READING TEXT -
━━━━━━━━━━
The Securities and Exchange Commission announced on Wednesday that Texas-based medical device company Orthofix International has agreed to admit wrongdoing and pay more than $14 million to settle charges that it improperly booked revenue in certain instances and made improper payments to doctors at government-owned hospitals in Brazil in order to increase sales.
Four then-executives at Orthofix also agreed to pay penalties to settle cases related to the accounting failures, which according to the SEC’s order involved Orthofix improperly recording certain revenue as soon as a product was shipped despite contingencies requiring certain events to occur in order to receive payment in the transaction. In other instances, Orthofix immediately recorded revenue when it had provided customers with significant extensions of time to make payments. The accounting failures caused the company to materially misstate certain financial statements from at least 2011 to the first quarter of 2013.
“Orthofix’s accounting failures were widespread and significant, causing Orthofix to make false statements to the public about its financial condition,” said Antonia Chion, Associate Director in the SEC’s Enforcement Division.
A separate SEC order finds that Orthofix violated the Foreign Corrupt Practices Act (FCPA) when its subsidiary in Brazil schemed to use high discounts and make improper payments through third-party commercial representatives and distributors to induce doctors under government employment to use Orthofix’s products. Fake invoices were used for purported services.
Kara N. Brockmeyer, Chief of the SEC Enforcement Division’s FCPA Unit, added, “Orthofix did not have adequate internal controls across all its subsidiaries and failed to detect and prevent the improper payments in Brazil that were intended to boost sales.”
━━━━━━━━━━
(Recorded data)
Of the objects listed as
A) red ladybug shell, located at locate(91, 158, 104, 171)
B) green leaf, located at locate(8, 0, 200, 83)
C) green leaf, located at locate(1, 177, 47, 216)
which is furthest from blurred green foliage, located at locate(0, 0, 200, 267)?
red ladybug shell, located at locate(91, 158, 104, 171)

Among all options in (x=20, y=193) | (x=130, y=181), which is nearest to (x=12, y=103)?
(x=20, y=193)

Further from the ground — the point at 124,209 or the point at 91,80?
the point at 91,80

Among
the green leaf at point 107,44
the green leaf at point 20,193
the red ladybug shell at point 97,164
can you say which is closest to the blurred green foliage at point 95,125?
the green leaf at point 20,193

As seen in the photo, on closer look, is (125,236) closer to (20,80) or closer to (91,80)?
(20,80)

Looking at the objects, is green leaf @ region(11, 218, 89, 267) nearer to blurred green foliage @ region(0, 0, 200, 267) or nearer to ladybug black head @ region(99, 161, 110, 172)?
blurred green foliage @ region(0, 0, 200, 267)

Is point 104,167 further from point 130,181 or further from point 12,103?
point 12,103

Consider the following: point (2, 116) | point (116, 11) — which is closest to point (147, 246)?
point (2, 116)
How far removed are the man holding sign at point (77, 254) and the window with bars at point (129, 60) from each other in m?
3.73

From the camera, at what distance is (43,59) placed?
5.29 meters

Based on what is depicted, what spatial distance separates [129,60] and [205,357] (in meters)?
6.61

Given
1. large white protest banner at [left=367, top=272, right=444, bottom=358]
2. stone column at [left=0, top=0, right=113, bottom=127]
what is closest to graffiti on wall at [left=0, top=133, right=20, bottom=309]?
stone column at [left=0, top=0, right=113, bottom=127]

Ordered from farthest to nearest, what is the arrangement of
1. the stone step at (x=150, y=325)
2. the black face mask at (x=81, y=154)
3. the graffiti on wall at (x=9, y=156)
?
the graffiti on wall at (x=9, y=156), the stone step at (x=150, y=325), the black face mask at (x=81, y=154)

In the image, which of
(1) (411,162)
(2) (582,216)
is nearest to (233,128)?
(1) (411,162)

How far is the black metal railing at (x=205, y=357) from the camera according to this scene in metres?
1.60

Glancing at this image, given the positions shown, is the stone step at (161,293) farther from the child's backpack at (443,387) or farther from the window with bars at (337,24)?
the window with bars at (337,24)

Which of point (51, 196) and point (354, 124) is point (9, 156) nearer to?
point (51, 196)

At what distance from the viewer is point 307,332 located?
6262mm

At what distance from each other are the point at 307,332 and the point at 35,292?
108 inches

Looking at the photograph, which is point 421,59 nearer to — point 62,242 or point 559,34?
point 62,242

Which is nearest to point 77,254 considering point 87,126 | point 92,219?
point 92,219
━━━━━━━━━━
ASSIGNMENT - Carry on the news report about the Orthofix settlement with the SEC, picking up after its last paragraph. The listing has nothing to do with this.

RESULT FOR THIS TASK -
Orthofix agreed to pay an $8.25 million penalty to resolve the accounting violations and more than $6 million in disgorgement and penalties to settle the FCPA charges. The company agreed to retain an independent compliance consultant for one year to review and test its FCPA compliance program. The SEC’s order noted Orthofix’s cooperation and remedial acts.
Jeff Hammel, a former accounting executive in Orthofix’s largest business segment, agreed to pay a $20,000 penalty and former sales executives Kenneth Mack and Bryan McMillan agreed to pay penalties of $40,000 and $25,000 respectively. Hammel also agreed to be suspended from appearing or practicing before the SEC as an accountant, which includes not participating in the financial reporting or audits of public companies. The SEC’s order permits Hammel to apply for reinstatement after two years. Orthofix’s former corporate CFO Brian McCollum agreed to pay a $35,000 penalty and reimburse the company $40,885 for bonuses he received during the period when the company committed accounting violations. The four consented to the SEC’s orders without admitting or denying the findings.
Orthofix’s then-CEO Robert Vaters, who was not charged with wrongdoing, has reimbursed the company $72,886 for cash bonuses and certain stock awards he received during the period when the company committed accounting violations. Therefore, it wasn’t necessary for the SEC to pursue a Sarbanes-Oxley Section 304(a) clawback action against him.
The SEC’s investigation into the accounting violations was conducted by Noel Gittens and Richard Haynes with assistance from Gregory Bockin. It was supervised by Ricky Sachar and Ms. Chion. The SEC’s investigation into the FCPA violations was conducted by Sana Muttalib and supervised by Ansu N. Banerjee and Ms. Brockmeyer.